May 6, 2009
Subtraction By Addition, Obama Style
With Obama's magic beans, government is about to become leaner -- by hiring 20,000 new government employees.
Reuters reports that "President Barack Obama's Defense Department plans to create 20,000 new jobs."
Will those 20,000 new people build infrastructure in Afghanistan or Iraq? No.
Will they offload some of the logistics, training or personnel tasks of our armed forces? No.
What will they do? "Manage a revamp of the way the United States buys billions of dollars of weapons each year."
By my arithmetic, 20,000 employees cost, in round numbers, $2 billion or more per year. (If they hire only 19,000 instead, Obama's savings target of $100 million could be achieved in the first year alone.)
I worked at McDonnell Douglas in the 1980's, when it had about 30,000 employees in St. Louis. Here's what 30,000 or so people could do.
- Produce the F/A-18 Hornet for the US Navy.
- Produce the F-15 Eagle for the US Air Force.
- Produce the AV-8 Harrier for the US Marines.
- Produce the Harpoon and Tomahawk missiles.
- Research and develop the next USAF fighter.
- Research and develop the next USN fighter.
- Research, develop and produce a host of related technology products, from laser communications to CAD/CAM software packages.
And I'm sure I forgot some things. These people didn't just "manage" those programs; they designed, built, tested, delivered and supported those things. Those things had to work. And when they were needed, they did.
Now this might be news to some of you, but the Pentagon already has employees who manage defense acquisition. In 2003, the DoD had 636,000 civilian employees. Obama wants to add 20,000 to that.
So what will they do exactly? If the answer is "manage" the way the US buys weapons, we already had people to do that, probably a good chunk of that 636,000. So what will these new 20,000 people do?
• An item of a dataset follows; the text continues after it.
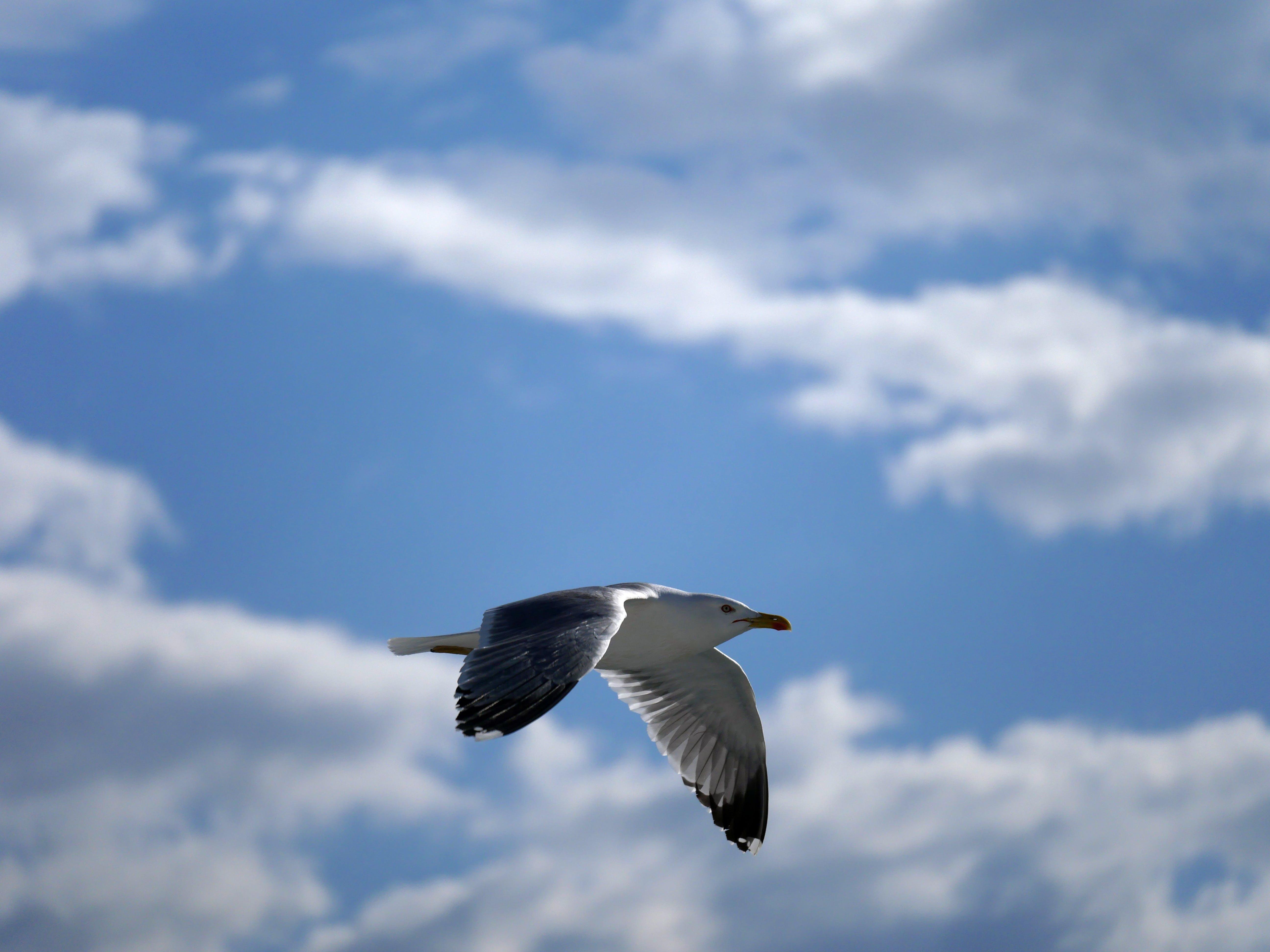 Kostnadsfri bild av blå himmel, dagsljus, djur, fiskmås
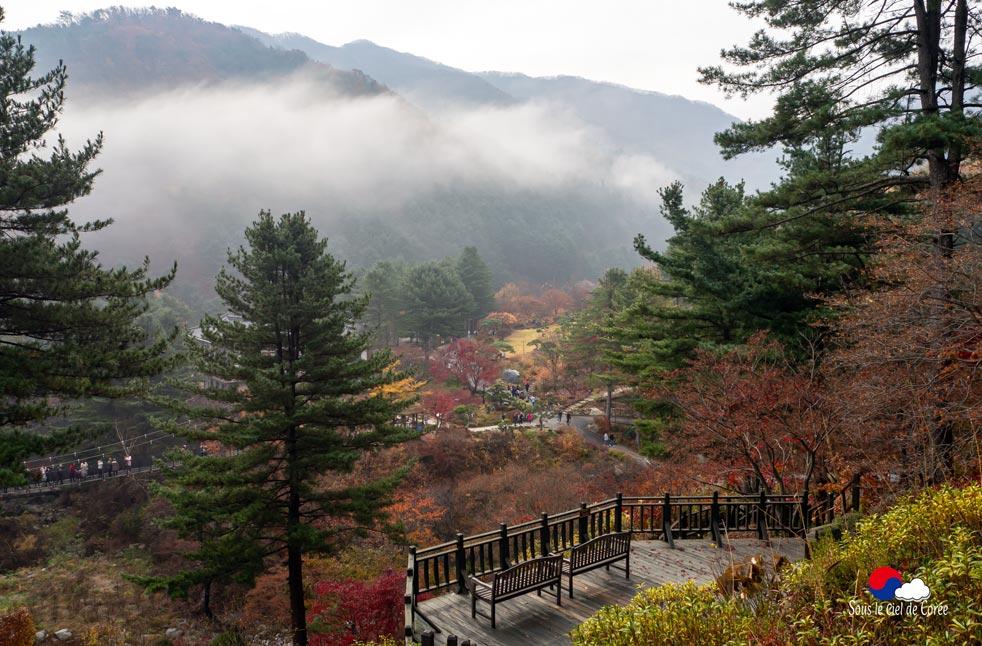 Vue panoramique sur le Jardin du Matin calme en Corée du Sud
And here's a tip. If you think changing some contracts from cost-plus to fixed-cost, or from multi-year to annual, that's already been thought of and tried. Every type of contract and incentive you can think of has been tried. Some are better in some cases, some better in others. Many good minds have been thinking and doing a lot about this issue for years. There are no magic bullets to saving lots of money in defense acquisition with no loss of quality or quantity.
Adding 20,000 new managers for this age-old issue will have one primary effect: increasing the demand for larger meeting rooms.